What the chart is telling us now is that there has been a significant improvement in the health of the economy (the rebound in capacity utilization in recent years is unprecedented) but the Fed's monetary policy stance continues to be about as "easy" as it has ever been. Rarely has the Fed failed to respond for so long to a significant improvement in the economy. This suggests that the Fed is "falling behind the curve." We saw a similar situation in the late 1970s, when capacity utilization surged but it took the Fed several years before it got the nerve to push the real Fed funds rate above zero. One result of this delayed reaction, we now know, was that inflation accelerated significantly, rising from 5% in 1976 to a high of almost 15% in 1980. There are other troubling similarities between then and now: the dollar was very weak in the mid-1970s, commodity and gold prices were soaring, and Treasury yields were generally lower than the rate of inflation (i.e., real yields were negative across the yield curve).

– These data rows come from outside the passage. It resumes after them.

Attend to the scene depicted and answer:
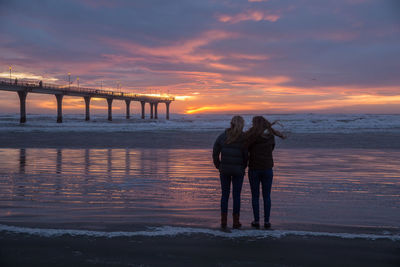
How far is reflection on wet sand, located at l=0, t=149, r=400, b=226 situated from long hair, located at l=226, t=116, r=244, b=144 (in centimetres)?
139

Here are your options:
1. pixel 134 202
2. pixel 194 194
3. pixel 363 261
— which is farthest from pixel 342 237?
pixel 134 202

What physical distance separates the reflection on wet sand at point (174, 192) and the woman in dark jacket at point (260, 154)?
61 centimetres

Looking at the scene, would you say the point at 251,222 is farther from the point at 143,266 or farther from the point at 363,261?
the point at 143,266

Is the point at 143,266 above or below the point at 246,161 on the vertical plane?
below

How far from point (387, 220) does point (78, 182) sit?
6.72 m

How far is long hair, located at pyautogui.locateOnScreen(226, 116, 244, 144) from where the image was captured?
486cm

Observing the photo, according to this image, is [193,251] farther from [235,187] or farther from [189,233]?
[235,187]

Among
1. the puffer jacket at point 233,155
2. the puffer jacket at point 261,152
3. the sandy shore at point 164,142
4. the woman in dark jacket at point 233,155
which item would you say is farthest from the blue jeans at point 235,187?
the sandy shore at point 164,142

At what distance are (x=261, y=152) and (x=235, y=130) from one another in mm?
550

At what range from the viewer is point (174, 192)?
745 cm

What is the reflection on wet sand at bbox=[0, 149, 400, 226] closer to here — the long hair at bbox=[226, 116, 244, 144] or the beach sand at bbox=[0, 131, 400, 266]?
the beach sand at bbox=[0, 131, 400, 266]

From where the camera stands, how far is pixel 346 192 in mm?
7480

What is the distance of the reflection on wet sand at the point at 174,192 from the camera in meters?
5.69

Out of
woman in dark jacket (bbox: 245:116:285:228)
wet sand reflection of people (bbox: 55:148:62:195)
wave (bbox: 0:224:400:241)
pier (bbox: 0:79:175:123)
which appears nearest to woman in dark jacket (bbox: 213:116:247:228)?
woman in dark jacket (bbox: 245:116:285:228)
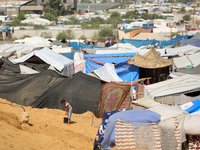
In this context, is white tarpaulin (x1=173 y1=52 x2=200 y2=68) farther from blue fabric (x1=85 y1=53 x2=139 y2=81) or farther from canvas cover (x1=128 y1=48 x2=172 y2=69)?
blue fabric (x1=85 y1=53 x2=139 y2=81)

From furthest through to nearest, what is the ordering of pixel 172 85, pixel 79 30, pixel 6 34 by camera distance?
pixel 79 30
pixel 6 34
pixel 172 85

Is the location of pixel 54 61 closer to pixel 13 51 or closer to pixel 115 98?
pixel 13 51

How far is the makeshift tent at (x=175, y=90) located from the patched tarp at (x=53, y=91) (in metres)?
1.83

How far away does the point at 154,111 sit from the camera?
6652 millimetres

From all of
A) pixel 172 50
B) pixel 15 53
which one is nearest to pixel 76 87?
pixel 15 53

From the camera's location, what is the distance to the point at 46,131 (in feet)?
27.0

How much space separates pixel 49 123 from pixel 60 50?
31.6ft

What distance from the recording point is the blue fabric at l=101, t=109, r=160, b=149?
20.3 ft

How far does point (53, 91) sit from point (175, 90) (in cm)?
404

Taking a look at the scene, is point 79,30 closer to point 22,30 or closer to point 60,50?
point 22,30

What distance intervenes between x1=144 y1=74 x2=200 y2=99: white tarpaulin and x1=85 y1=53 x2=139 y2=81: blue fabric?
3655mm

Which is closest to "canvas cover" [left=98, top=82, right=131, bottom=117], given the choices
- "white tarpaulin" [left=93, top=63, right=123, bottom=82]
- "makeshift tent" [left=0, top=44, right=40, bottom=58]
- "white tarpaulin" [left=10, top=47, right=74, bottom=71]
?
"white tarpaulin" [left=93, top=63, right=123, bottom=82]

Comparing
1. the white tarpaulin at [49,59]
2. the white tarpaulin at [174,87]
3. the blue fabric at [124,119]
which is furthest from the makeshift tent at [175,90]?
the white tarpaulin at [49,59]

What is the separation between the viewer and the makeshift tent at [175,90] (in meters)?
9.84
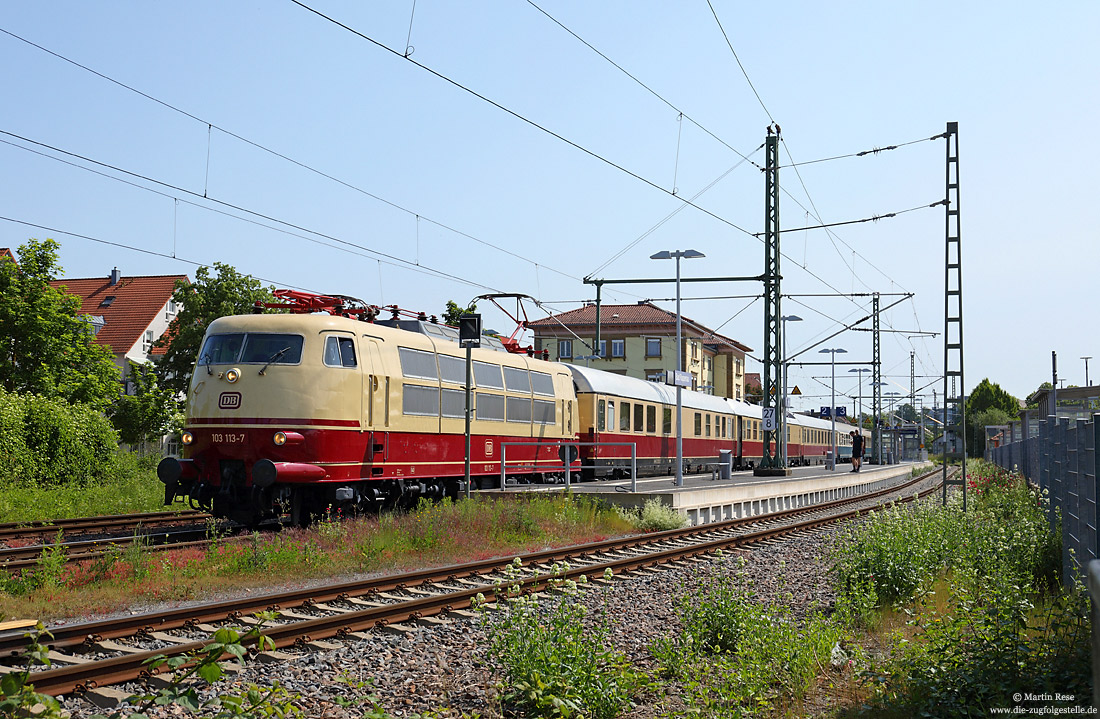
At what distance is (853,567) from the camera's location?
11453 mm

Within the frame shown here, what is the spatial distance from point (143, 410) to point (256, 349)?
2397cm

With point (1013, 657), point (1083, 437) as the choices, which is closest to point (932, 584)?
point (1083, 437)

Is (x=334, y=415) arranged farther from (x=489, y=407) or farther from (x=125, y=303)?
(x=125, y=303)

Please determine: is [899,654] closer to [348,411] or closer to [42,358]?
[348,411]

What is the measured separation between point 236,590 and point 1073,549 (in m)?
8.65

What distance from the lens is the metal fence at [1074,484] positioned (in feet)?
26.3

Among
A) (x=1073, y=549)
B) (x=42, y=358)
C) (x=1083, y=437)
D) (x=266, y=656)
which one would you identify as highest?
(x=42, y=358)

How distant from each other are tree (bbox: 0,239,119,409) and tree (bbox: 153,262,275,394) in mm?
8917

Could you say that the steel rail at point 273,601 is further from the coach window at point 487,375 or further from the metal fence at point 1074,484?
the metal fence at point 1074,484

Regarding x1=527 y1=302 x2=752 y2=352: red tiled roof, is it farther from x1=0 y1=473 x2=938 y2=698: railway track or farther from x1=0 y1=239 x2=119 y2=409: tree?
x1=0 y1=473 x2=938 y2=698: railway track

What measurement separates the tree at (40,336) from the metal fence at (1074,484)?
27452 millimetres

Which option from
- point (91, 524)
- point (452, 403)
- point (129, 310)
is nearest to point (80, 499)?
point (91, 524)

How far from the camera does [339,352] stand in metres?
16.4

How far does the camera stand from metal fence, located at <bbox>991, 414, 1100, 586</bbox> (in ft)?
26.3
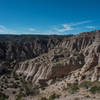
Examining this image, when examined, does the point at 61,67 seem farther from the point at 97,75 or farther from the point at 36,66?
the point at 97,75

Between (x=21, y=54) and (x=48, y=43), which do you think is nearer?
(x=21, y=54)

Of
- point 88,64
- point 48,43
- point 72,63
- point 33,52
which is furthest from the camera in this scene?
point 48,43

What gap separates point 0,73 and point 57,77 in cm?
2151

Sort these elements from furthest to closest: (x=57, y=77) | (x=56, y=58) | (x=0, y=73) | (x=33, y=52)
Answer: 1. (x=33, y=52)
2. (x=0, y=73)
3. (x=56, y=58)
4. (x=57, y=77)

I would also note that there were a few times in the past several decades when monetary policy became exceptionally "tight:" in the early 1980s, the Fed pushed the funds rate well above the rate of inflation, and they did the same in the late 1990s. Both periods were characterized by a subsequent and substantial decline in inflation.
To summarize: Monetary policy is very powerful, but it works with a lag that can amount to several years or more. (I should know, since I have been making this same forecast for the past three years. In my defense, I note that inflation today is much higher than it was expected to be three years ago.) The Fed is fallible, and usually reacts to events rather than being proactive. The Fed once again appears to be making a mistake by keeping interest rates very low for too long, even though the economy is improving noticeably, the dollar is very weak, and commodity prices are generally quite strong. As a consequence, inflation in the years to come is likely to be higher than the market expects (current inflation expectations embedded in TIPS and Treasury prices are 2-2.5%), than to be lower.
I've argued for a long time that it is too late for investors to seek inflation protection in gold. I think gold at current prices has already anticipated the likely consequences of the Fed's overly-easy monetary policy stance, and I think gold also reflects a substantial premium that investors seem willing to pay for protection against geo-political risk (e.g., the Eurozone sovereign debt crisis, which might destroy the euro, and the ongoing turmoil in the Middle East). Moreover, I think gold would react very negatively to even a hint that the Fed is going to accelerate its plans to raise interest rates.
I think it makes more sense to seek inflation protection in real assets that are still relatively depressed, and real estate jumps out as arguably the ideal candidate. I also believe that equities represent decent inflation hedges, since PE ratios are generally low and corporate profits over time inevitably benefit from increases in nominal GDP. (If inflation picks up, this is good for everyone's cash flows.)
Cash is hardly a safe haven these days, since it currently offers no yield, whereas the earnings yield on equities and the yields on corporate bonds provide substantial cushions against downside risk. And of course, if inflation proves to be higher than expected, then the purchasing power of cash will deteriorate significantly. Cash could prove to be the world's worst investment in the years to come.